____ Given passage
Generally, when an SMSF client makes the decision to wind up their SMSF the aim is to have it wound up before 30 June so that the current financial year will be the last year that requires audit and lodgement of an SMSF annual return. It will be common that those responsible for the administration and/or compliance of SMSFs will have to attend to winding up the SMSF. In my experience it is rare for the wind-up process to occur quickly and without issues.

The key to a successful wind up is in the planning to ensure that each party: trustee, administrator/accountant, and financial adviser is aware of their role in the wind-up process and, particularly for the trustee, of the time needed to effect the wind up.


To achieve this, the wind-up process should not be left to the last few days of the financial year. Generally, it will need to start much earlier, not later than the end of April. This allows time to deal with any issues that may arise during the wind-up process.

Should the SMSF be wound up?
________
(Goals):
1. Using the passage on winding up an SMSF, answer the following:
(a) By what date do clients generally aim to have the SMSF wound up?
(b) Which three parties should each be aware of their role in the wind-up process?
(c) By what point, at the latest, should the wind-up process generally begin?
2. Continue the passage on winding up an SMSF, starting after the heading "Should the SMSF be wound up?"
____ Dataset content
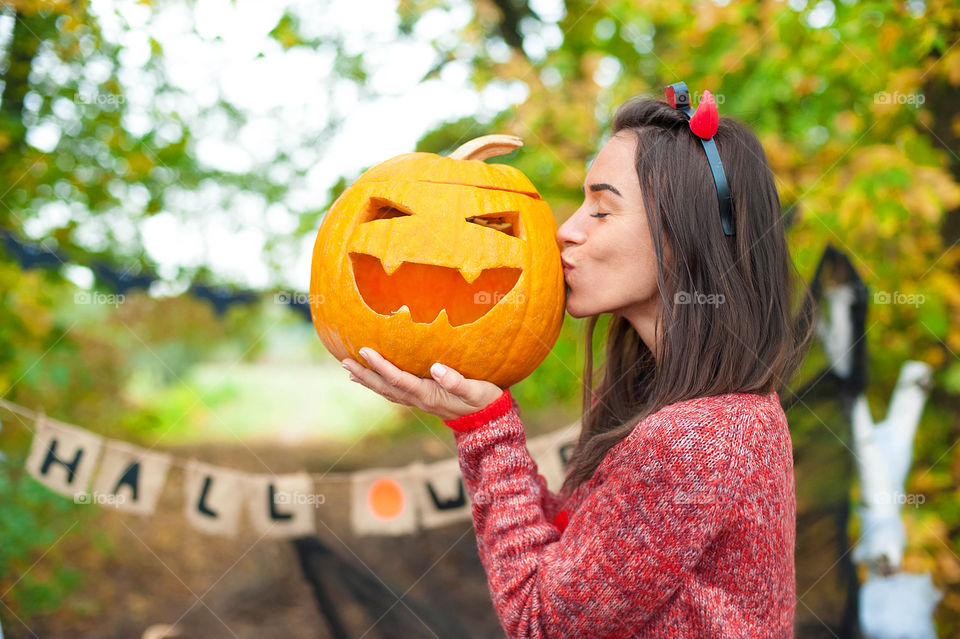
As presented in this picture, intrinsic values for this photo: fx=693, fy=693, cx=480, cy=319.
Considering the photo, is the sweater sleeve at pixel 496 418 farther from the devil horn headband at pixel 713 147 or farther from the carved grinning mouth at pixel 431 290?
the devil horn headband at pixel 713 147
________
(Expected answers):
1.
(a) Before 30 June.
(b) The trustee, the administrator/accountant, and the financial adviser.
(c) No later than the end of April.

2.
While there are many reasons to wind up an SMSF, it should be remembered that an SMSF can effectively be passed from one generation to the next. That is, just because one generation no longer has a need for the SMSF, it doesn’t mean that another generation could not benefit from the SMSF. Whilst an SMSF is a trust, it’s a special type of trust which is not subject to the rule against perpetuities. As such, it can go on forever (subject to any rules of the particular SMSF that may trigger a wind up).

One reason not to wind up an SMSF but continue it for the next generation is tax. Once an SMSF is wound up, any income tax losses or capital losses the fund held are lost forever. If the SMSF has either income tax or capital losses, consideration should be given to admitting new members who can benefit from these losses, rather than being lost upon winding up. For example, a fund with $50,000 of tax losses could be used to offset future assessable contributions, saving those new members $7,500 tax on assessable contributions.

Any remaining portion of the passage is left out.